Ergenlik ile yetişkinlik arasındaki döneme denk gelen üniversite hayatının sancılı bir süreç olmaması için uzmanlar, ailelere psikolojik danışmanlık alınması tavsiyesinde bulunuyor

ÜNİVERSİTELİ GENÇLERİN EN ÇOK KARŞILAŞTIĞI SORUNLAR
Üniversiteye giriş telaşı yaşayan gençlerin üniversite hayatına da uyum sağlamaları önemli bir süreç. Ergenlik ile yetişkinlik arasındaki döneme denk gelen üniversite hayatının sancılı bir süreç olmaması için uzmanlar, ailelere psikolojik danışmanlık alınması tavsiyesinde bulunuyor. Uzmanlara göre, bu sayede gençlerin kendi kimliklerini keşfetmeleri, sağlıklı bir şekilde bireyselleşebilmeleri, sosyal, akademik ve kişisel alanları arasında nasıl bir denge kurabilecekleri hakkındaki sorulara doğru cevapları bulabilmeleri mümkün olabilir.
 
Gençlerin üniversiteye giriş konusunda en heyecanlı dönemlerini yaşadıkları şu günlerde uzmanlar, üniversite hayatına uyumun da sancılı bir süreç olabileceğine dikkat çekerek aileleri bu konuda uyardı. Kimlik oluşumunun henüz tamamlanmadığı ve esnek olduğu ergenlik ile yetişkinlik arasındaki bu dönemde bir uzmandan destek almanın önemini vurgulayan Ayna eğitim ve Psikolojik Danışma Merkezi’nden Uzman Psikolog Gizem Hancı, “Psikolojik danışmanlık, üniversiteli gençlere kendi kimliklerini keşfetmeleri, sağlıklı bir şekilde bireyselleşebilmeleri, değerleri, ilgi alanları, kim oldukları, sosyal, akademik ve kişisel alanlar arasında nasıl denge kurulabileceği hakkındaki sorulara cevap bulabilmeleri konusunda yardımcı olur” dedi.
 
Uzman desteği ile bu çok özel dönemde gençlerin yetişkin olarak gelecekte daha büyük sorunlara neden olabilecek konuları henüz yolun başındayken çözebileceğini açıklayan Hancı, “Üniversite hayatının yaşandığı genç yetişkinlik dönemi, ergenlik ile yetişkinlik arası bir dönemdir. Aslında diğer yaşam dönemlerine göre daha az dikkat çeker ancak üzerinde önemle durulması gerekir. Genç yetişkinlik döneminin zorluklarına üniversiteli olmanın da getirdiği değişimler eklenince baş etmek kolay olmayabilir” uyarısını yaptı.
 
Üniversite hayatı hem heyecanlı hem zorlu!
Üniversiteye başlamanın, hem heyecan verici hem de zorluklar ve değişimlerle dolu bir yaşam olayı olduğunu hatırlatan Uzman Psikolog Gizem Hancı, kişiye özgü problemlerin yanı sıra üniversiteli gençlerin karşılaştığı problemleri şöyle sıraladı:
• Yaşam biçiminde değişiklik: Üniversite hayatıyla birlikte aileden ilk kez ayrılma söz konusu olabilir. Tek başına, yurtta ya da arkadaşlarla ortak yaşam gibi daha çok sorumluluk gerektiren bir yaşam biçimine uyum gerekebilir.
• Maddi sorumluluklar: İhtiyaçlarını belirleyip buna göre para idaresi yapmak ilk kez deneyimleniyor olabilir.
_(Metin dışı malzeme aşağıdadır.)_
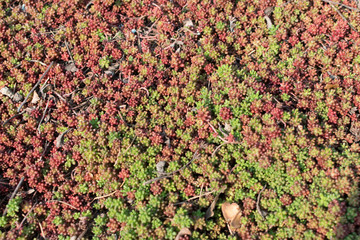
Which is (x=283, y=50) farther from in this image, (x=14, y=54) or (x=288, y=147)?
(x=14, y=54)

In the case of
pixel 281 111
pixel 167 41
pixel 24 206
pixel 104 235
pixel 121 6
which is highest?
pixel 121 6

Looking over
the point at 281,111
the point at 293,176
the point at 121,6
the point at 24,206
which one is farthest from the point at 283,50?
the point at 24,206

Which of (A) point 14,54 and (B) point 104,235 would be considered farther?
(A) point 14,54

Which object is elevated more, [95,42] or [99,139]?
[95,42]

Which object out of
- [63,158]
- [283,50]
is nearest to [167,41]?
[283,50]

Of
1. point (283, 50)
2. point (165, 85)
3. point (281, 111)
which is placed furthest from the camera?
point (283, 50)

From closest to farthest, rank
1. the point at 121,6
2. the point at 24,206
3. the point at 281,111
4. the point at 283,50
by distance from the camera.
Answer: the point at 24,206
the point at 281,111
the point at 283,50
the point at 121,6
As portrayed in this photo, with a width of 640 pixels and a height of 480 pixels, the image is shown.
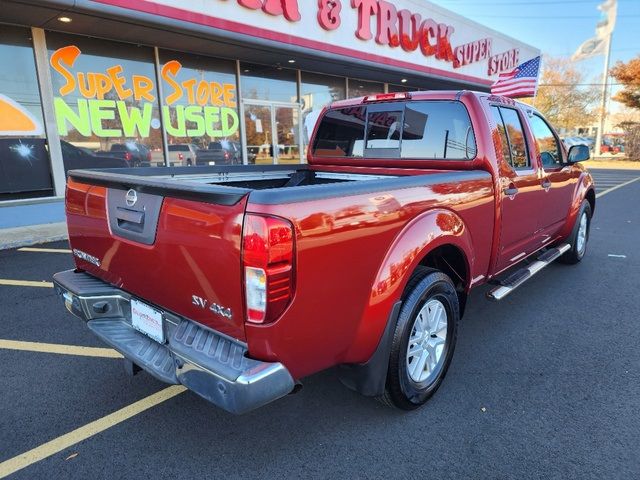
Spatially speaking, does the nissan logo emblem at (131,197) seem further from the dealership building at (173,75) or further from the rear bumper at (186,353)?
the dealership building at (173,75)

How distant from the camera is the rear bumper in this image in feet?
6.42

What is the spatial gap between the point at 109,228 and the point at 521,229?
339 cm

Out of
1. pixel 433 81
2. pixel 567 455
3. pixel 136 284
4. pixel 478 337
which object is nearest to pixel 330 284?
pixel 136 284

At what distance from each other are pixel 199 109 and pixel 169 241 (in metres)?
9.11

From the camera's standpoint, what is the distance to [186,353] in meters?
2.19

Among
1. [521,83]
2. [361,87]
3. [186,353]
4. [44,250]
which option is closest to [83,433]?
[186,353]

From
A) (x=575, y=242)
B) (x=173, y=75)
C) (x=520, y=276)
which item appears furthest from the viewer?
(x=173, y=75)

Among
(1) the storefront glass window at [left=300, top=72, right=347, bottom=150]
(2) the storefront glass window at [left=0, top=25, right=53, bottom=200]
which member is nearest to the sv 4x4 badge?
(2) the storefront glass window at [left=0, top=25, right=53, bottom=200]

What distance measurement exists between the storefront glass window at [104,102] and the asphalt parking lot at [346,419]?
19.2 ft

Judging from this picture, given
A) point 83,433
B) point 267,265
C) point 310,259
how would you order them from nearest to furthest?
1. point 267,265
2. point 310,259
3. point 83,433

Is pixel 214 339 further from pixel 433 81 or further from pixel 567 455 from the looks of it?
pixel 433 81

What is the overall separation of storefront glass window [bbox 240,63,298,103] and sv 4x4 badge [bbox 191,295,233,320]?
1004cm

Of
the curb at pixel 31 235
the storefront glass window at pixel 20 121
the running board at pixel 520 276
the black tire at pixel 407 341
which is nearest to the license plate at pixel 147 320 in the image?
the black tire at pixel 407 341

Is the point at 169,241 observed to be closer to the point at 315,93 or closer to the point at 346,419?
the point at 346,419
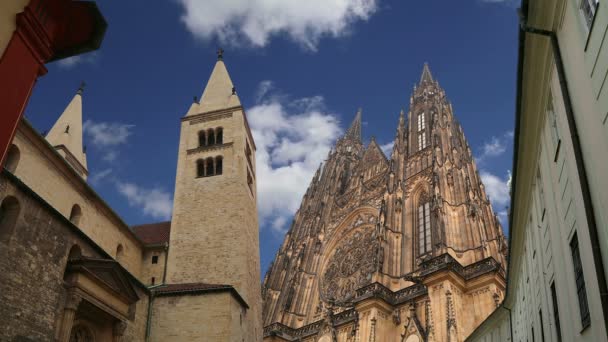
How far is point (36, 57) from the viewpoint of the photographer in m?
7.77

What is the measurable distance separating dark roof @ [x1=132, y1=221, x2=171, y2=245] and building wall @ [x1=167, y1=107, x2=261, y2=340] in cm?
163

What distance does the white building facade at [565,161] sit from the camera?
6152 millimetres

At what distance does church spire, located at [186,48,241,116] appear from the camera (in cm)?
2778

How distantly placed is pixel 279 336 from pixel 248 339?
13558mm

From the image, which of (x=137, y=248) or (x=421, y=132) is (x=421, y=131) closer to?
(x=421, y=132)

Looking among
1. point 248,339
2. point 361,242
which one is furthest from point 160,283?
point 361,242

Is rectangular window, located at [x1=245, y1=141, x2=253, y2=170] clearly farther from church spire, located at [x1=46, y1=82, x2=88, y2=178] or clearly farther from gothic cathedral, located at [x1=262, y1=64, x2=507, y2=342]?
church spire, located at [x1=46, y1=82, x2=88, y2=178]

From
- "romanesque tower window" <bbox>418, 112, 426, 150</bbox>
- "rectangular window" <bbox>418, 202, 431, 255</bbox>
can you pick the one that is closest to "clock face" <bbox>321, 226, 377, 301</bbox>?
"rectangular window" <bbox>418, 202, 431, 255</bbox>

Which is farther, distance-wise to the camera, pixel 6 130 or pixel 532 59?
pixel 532 59

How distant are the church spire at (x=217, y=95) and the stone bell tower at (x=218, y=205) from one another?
0.06 m

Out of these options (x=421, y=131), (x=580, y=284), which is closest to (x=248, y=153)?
(x=421, y=131)

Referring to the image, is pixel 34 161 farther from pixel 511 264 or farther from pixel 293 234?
pixel 293 234

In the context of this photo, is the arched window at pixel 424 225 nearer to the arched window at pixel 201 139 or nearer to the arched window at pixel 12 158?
the arched window at pixel 201 139

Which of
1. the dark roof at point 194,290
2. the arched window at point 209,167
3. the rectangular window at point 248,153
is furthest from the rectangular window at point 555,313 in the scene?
the rectangular window at point 248,153
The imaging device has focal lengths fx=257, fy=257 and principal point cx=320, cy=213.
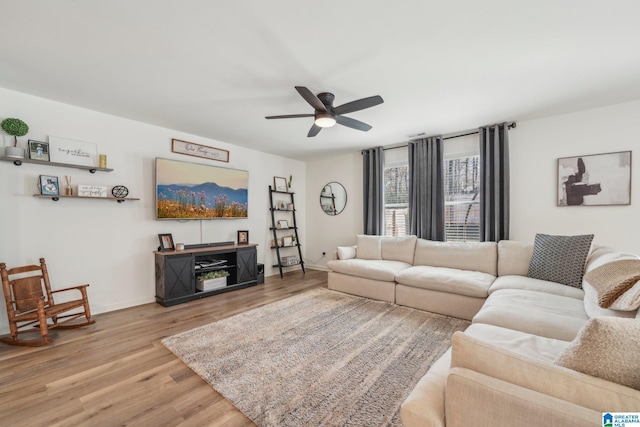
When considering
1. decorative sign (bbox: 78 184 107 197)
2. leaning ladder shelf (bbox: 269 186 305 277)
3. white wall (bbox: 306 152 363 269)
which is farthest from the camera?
white wall (bbox: 306 152 363 269)

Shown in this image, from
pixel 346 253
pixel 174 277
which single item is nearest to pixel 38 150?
pixel 174 277

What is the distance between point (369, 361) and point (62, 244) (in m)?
3.56

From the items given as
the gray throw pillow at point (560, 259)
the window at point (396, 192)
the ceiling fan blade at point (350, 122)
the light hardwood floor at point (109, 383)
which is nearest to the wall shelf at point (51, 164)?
the light hardwood floor at point (109, 383)

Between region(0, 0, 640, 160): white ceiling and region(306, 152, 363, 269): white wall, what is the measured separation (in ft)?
6.86

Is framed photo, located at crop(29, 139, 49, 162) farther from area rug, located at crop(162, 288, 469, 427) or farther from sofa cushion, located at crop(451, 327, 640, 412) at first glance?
sofa cushion, located at crop(451, 327, 640, 412)

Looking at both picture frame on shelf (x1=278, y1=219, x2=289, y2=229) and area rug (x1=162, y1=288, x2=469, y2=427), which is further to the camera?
picture frame on shelf (x1=278, y1=219, x2=289, y2=229)

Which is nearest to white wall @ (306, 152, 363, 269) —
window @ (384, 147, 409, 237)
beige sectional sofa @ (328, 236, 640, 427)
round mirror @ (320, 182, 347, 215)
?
round mirror @ (320, 182, 347, 215)

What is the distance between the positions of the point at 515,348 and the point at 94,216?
4278 mm

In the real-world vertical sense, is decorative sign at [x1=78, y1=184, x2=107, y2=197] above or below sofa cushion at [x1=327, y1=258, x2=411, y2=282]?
above

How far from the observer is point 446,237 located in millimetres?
4223

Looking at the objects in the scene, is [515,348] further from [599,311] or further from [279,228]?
[279,228]

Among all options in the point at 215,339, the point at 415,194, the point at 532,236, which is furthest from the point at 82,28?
the point at 532,236

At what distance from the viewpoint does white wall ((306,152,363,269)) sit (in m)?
5.23

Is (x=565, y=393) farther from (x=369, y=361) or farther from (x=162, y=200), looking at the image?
(x=162, y=200)
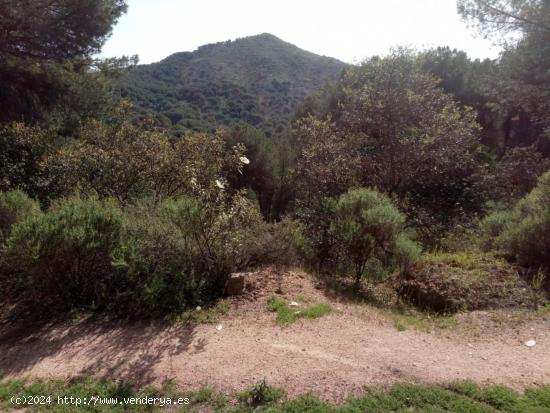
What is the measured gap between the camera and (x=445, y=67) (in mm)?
20953

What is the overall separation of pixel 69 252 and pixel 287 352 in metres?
3.26

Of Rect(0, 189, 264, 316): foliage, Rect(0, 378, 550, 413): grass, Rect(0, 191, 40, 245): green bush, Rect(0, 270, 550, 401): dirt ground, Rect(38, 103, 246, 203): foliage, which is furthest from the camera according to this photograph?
Rect(38, 103, 246, 203): foliage

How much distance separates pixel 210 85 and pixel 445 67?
139 feet

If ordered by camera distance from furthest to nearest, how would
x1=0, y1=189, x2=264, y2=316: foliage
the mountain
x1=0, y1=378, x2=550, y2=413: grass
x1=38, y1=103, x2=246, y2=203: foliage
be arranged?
the mountain
x1=38, y1=103, x2=246, y2=203: foliage
x1=0, y1=189, x2=264, y2=316: foliage
x1=0, y1=378, x2=550, y2=413: grass

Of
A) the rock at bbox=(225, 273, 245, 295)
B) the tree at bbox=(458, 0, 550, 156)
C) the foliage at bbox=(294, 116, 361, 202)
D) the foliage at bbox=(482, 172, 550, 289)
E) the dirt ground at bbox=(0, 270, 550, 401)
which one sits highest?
the tree at bbox=(458, 0, 550, 156)

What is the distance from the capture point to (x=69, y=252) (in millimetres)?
5527

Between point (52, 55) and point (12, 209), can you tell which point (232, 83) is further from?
point (12, 209)

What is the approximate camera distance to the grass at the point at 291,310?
520 centimetres

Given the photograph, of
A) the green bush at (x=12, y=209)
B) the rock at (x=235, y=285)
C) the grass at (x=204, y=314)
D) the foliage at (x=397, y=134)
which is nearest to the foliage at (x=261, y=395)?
the grass at (x=204, y=314)

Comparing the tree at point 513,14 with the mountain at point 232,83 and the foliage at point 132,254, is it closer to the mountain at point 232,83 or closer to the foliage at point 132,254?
the foliage at point 132,254

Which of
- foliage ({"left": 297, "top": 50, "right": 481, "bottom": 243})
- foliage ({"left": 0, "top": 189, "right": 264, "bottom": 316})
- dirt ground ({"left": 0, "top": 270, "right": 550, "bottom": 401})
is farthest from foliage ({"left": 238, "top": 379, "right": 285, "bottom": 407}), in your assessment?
foliage ({"left": 297, "top": 50, "right": 481, "bottom": 243})

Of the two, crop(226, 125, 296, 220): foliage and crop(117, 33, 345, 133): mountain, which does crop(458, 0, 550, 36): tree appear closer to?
crop(226, 125, 296, 220): foliage

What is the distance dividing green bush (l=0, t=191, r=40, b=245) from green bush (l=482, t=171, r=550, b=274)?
844 cm

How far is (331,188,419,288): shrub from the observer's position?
6379 millimetres
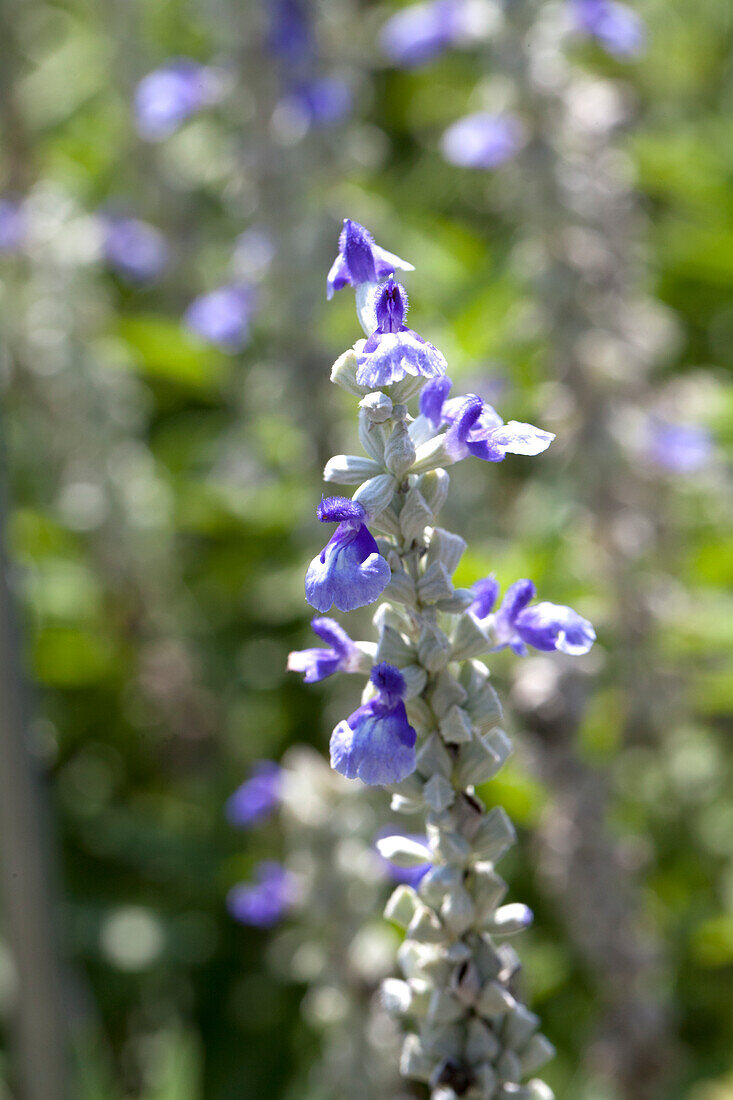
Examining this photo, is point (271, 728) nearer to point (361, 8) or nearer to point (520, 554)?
point (520, 554)

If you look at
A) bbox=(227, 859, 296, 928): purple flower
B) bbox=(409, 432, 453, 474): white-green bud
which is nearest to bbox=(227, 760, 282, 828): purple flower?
bbox=(227, 859, 296, 928): purple flower

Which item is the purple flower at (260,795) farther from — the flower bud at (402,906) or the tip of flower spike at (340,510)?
the tip of flower spike at (340,510)

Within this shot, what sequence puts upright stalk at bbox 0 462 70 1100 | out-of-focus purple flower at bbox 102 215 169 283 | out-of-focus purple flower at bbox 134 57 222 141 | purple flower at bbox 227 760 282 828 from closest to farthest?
upright stalk at bbox 0 462 70 1100 < purple flower at bbox 227 760 282 828 < out-of-focus purple flower at bbox 134 57 222 141 < out-of-focus purple flower at bbox 102 215 169 283

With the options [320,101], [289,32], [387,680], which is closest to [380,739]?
[387,680]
• Zaman yönetimi: Akademik, sosyal ve kişisel alanlarda yapılması gerekenleri organize edebilmek ve zamanı iyi değerlendirmek konusunda zorluklar yaşanabilir. Ders çalışıp mesleki ilerlemeyi sağlayabilmek ve üniversiteli olmanın tadını çıkartabilmek arasındaki dengeyi kurup ikisini bir arada yürütebilmek zorlayıcı olabilir.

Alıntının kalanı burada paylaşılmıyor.